Updated: 05 February 2024 15:39:08 OpenCRM::Emails Windows::Outlook Hosted::Services Hosted::Services::Domain Hosted::Services::Email

If you intend to send emails from your OpenCRM system you will need to set up an SPF record for your domain to ensure that these emails can be received.

1. Why is having an SPF record important?

2. What is an SPF record and how does it relate to OpenCRM?

3. How do I create an SPF record?

4. I'm ready to set up my SPF record

If you already understand SPF and are ready to set this up you can skip to "I'm ready to set up my SPF record" at the end of this article.

 

Sender Address Forgery

Today, nearly all abusive e-mail messages carry a fake sender addresses. The victims whose addresses are being abused often suffer from the consequences, because their reputation gets diminished and they have to disclaim liability for the abuse, or waste their time sorting out misdirected bounce messages.

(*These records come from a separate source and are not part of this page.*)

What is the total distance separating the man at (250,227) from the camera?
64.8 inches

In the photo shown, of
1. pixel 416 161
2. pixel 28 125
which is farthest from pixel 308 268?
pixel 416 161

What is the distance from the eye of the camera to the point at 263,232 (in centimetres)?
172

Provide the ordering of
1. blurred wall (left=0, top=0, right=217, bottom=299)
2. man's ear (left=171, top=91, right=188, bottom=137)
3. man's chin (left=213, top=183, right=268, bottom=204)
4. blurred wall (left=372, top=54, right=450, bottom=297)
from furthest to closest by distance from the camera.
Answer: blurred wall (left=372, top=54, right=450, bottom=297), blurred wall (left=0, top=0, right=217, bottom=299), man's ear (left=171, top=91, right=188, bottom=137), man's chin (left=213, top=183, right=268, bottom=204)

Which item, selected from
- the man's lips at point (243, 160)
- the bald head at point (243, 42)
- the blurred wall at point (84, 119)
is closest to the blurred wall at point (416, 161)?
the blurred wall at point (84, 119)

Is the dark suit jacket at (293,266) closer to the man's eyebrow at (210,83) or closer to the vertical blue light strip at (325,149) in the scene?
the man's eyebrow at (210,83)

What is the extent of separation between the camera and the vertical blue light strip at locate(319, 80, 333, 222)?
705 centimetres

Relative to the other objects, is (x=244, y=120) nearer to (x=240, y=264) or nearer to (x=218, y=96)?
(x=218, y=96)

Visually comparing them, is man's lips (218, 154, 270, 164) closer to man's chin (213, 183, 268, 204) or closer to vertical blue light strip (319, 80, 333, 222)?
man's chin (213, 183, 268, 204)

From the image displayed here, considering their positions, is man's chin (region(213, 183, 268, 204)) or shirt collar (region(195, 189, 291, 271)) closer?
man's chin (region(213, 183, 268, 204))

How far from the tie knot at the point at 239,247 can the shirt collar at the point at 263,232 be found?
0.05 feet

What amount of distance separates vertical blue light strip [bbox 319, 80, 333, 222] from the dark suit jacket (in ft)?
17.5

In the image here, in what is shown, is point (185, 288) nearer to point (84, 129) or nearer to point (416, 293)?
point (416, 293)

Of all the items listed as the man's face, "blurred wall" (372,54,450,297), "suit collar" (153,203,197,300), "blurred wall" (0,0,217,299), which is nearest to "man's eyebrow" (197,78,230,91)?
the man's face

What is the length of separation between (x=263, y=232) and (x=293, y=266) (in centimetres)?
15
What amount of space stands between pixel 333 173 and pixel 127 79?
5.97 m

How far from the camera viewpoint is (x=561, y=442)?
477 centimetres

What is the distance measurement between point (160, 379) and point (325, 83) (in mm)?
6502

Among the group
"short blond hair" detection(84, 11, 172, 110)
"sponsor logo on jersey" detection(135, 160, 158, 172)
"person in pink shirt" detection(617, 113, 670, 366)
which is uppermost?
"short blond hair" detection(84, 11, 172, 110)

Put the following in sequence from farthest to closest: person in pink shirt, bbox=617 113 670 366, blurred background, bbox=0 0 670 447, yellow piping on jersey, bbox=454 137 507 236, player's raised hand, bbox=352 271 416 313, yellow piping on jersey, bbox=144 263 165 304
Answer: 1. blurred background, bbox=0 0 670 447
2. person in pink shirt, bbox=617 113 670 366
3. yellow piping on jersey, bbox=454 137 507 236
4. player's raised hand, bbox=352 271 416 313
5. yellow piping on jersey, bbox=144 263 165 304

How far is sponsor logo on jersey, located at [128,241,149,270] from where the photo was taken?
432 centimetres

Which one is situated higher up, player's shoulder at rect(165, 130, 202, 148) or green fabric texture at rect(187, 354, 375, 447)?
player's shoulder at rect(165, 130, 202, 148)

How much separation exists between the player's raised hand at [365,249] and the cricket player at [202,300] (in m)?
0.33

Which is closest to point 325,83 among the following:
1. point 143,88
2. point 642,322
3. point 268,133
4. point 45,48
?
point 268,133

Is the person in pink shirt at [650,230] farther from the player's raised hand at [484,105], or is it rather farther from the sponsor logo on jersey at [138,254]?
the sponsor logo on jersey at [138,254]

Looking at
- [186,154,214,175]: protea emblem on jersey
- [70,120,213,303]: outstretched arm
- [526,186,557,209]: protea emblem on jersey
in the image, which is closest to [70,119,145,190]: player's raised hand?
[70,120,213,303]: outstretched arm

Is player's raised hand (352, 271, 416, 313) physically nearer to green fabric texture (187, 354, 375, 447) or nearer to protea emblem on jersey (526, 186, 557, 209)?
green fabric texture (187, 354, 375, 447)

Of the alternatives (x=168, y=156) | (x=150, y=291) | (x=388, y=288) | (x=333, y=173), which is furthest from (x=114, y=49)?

You probably have experienced one kind of abuse or another of your e-mail address yourself in the past, e.g. when you received an error message saying that a message allegedly sent by you could not be delivered to the recipient, although you never sent a message to that address.

Sender address forgery is a threat to users and companies alike, and it even undermines the e-mail medium as a whole because it erodes people's confidence in its reliability. That is why your bank never sends you information about your account by e-mail and keeps making a point of that fact.

 

The Solution: SPF

The Sender Policy Framework (SPF) is an open standard specifying a technical method to prevent sender address forgery. 

SPF allows the owner of a domain to specify which mail servers they use to send mail from their domain. Firstly the domain owner publishes this information via an SPF entry in the domain's DNS records, then when someone else's mail server receives a message claiming to come from that domain, the receiving server can check whether the message comes from a server specified in the DNS records for that domain.

 

What does this mean in relation to OpenCRM?

If you are using OpenCRM to send emails then you will not be using your own email server to do so. Emails sent from OpenCRM will be sent through our server infrastructure. In order to ensure that emails sent in this way are recognised as genuine by the recipient you need to include the OpenCRM server as an allowed sender for your Domain with an SPF record. 

 

What should I do now?

It is strongly recommended you conduct your own research and are confident about the changes required before altering your DNS records.

  • The following tools can help guide you through creating an SPF record; however, you should first ensure you understand the terminology and options available: https://spfrecord.io/ and https://mxtoolbox.com/SPFRecordGenerator.aspx
  • Once you have created and set-up your SPF record you need to ensure it is working correctly. Mail Tester provides an email verification tool to test whether your SPF record is working.